**Çalışma Görevi A**
Captain Marvel incelemesinde "Captain Marvel Film" ile başlayıp "için film çekildi." ile biten kısmı aynen kopyala.
**Çalışma Görevi B**
Captain Marvel incelemesini kaldığı yerden sürdürebilir misin?

**Metin Bölümü**
Captain Marvel Film İncelemesi ve Değerlendirmesi:
Biraz geç de olsa filme gittim ve incelemesini yazdım. İşte karşınızda hem spoiler içermeyen hem de spoiler içeren incelememiz arkadaşlar.
Bu film hakkında konuşmaya (yazmaya) başlamadan önce film için hazırlanan düzeneği anlamak gerek. The Avengers: Endgame filmine plot device olarak girecek bir karakter lazımdı (hani herkesi Adam Warlock olmasını beklediği karakter) . Büyük ihtimal Dr.Strange‘in gelecekte gördüğü başarılı planın parçası Captain Marvel’ın çağırılışı olacaktı. Nitekim bir plot device gerekiyordu. Peki neden bir plot device için film çekildi.
Çünkü Marvel, hem çizgi roman hem de film evrenlerinde istikrarlı, popüler, ayakları yere basan kadın karakter sıkıntısı çekmekte idi. Ve Wonder Woman filminin başarısı sonrası Marvel rotasını Captain Marvel olarak belirledi. Feminist film vs diye kimi kesimin çok yükseldiği film aslında bir plot cihazının filmidir. Kadın olması ve kadınlar gününde vizyona girmesi vs alayı. Marvel’ın iki büyük filmi arasında düşük bütçe ile çok kâr elde edebileceği bir ara film ile bütçe düzenlemesi yapmak istemesidir. Tabi kamu üzerindeki imajını da iyileştirmesi de cabası.

**Toplanan Veriler**
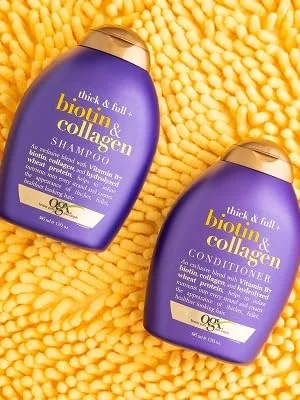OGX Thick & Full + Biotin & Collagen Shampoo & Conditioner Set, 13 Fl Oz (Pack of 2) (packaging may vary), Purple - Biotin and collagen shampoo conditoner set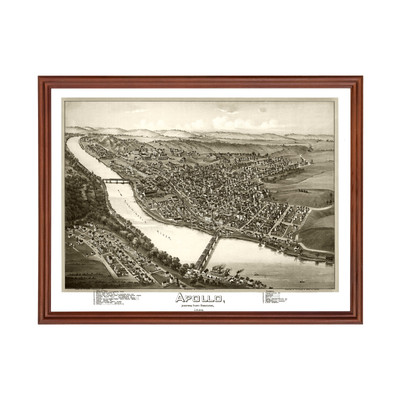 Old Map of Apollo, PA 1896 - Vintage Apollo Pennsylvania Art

**Beklenen Çıktı A**
Captain Marvel Film İncelemesi ve Değerlendirmesi:
Biraz geç de olsa filme gittim ve incelemesini yazdım. İşte karşınızda hem spoiler içermeyen hem de spoiler içeren incelememiz arkadaşlar.
Bu film hakkında konuşmaya (yazmaya) başlamadan önce film için hazırlanan düzeneği anlamak gerek. The Avengers: Endgame filmine plot device olarak girecek bir karakter lazımdı (hani herkesi Adam Warlock olmasını beklediği karakter) . Büyük ihtimal Dr.Strange‘in gelecekte gördüğü başarılı planın parçası Captain Marvel’ın çağırılışı olacaktı. Nitekim bir plot device gerekiyordu. Peki neden bir plot device için film çekildi.

**Beklenen Çıktı B**
Nitekim sandığınız kadar feminen ya da dürüst bir film değil. Brie Larson kendi özel hayatında istediği kadar idealist ve ileri görüşlü bir kadın olsun. Bu filmin tüm düzeneği baştan aşağı 2 önemli gerekliliği karşılamak ve bu gereklilikler karşılanırken de maksimum kârı elde etmek (doğal olarak).
Yani buna kanayan yaralara bir pansuman gibi algılayıp o şekilde şişirmenin bir anlamı yok. Ancak aynı şekilde bu pazarlanış şekli sebebiyle antipati duyup yerlere gömüp filme ve karaktere çöp muamelesi yapan eleştirmenler ve ortamlar da bir o kadar hataya düşmüşler bence.
Neyse bu elalemin sorunu biz gelelim bizim tarafımıza.
-Spoiler içermeyen Kısım-
Film ile ilgili tek diyebileceğim. Tüm filmin 2 ve 3. viteslerde takılı kalması. Tamam asla büyük bir düşüş yaşamıyoruz. Film asla dibi görmüyor (bu filminden daha iyi olduğunu düşündüğüm Wonder Woman’ın bile dibi gördüğünü düşünürsek bu iyi bir şey benim açımdan). Ancak asla 4 ila 5. (ya da 6 artık her neyse, eski kafalıyız 5. de kaldık biz…) viteslere geçemiyoruz.
Bir ara ufak bir plot twist anında bir kaç saniye kadar 4. vitesi görür gibi oluyoruz ancak oradan da deviri o kadar hızlı düşürüyor ki. 4’den 2 ye geçip motor frenine uğruyor film ilk 60-70 dakikadan sonra.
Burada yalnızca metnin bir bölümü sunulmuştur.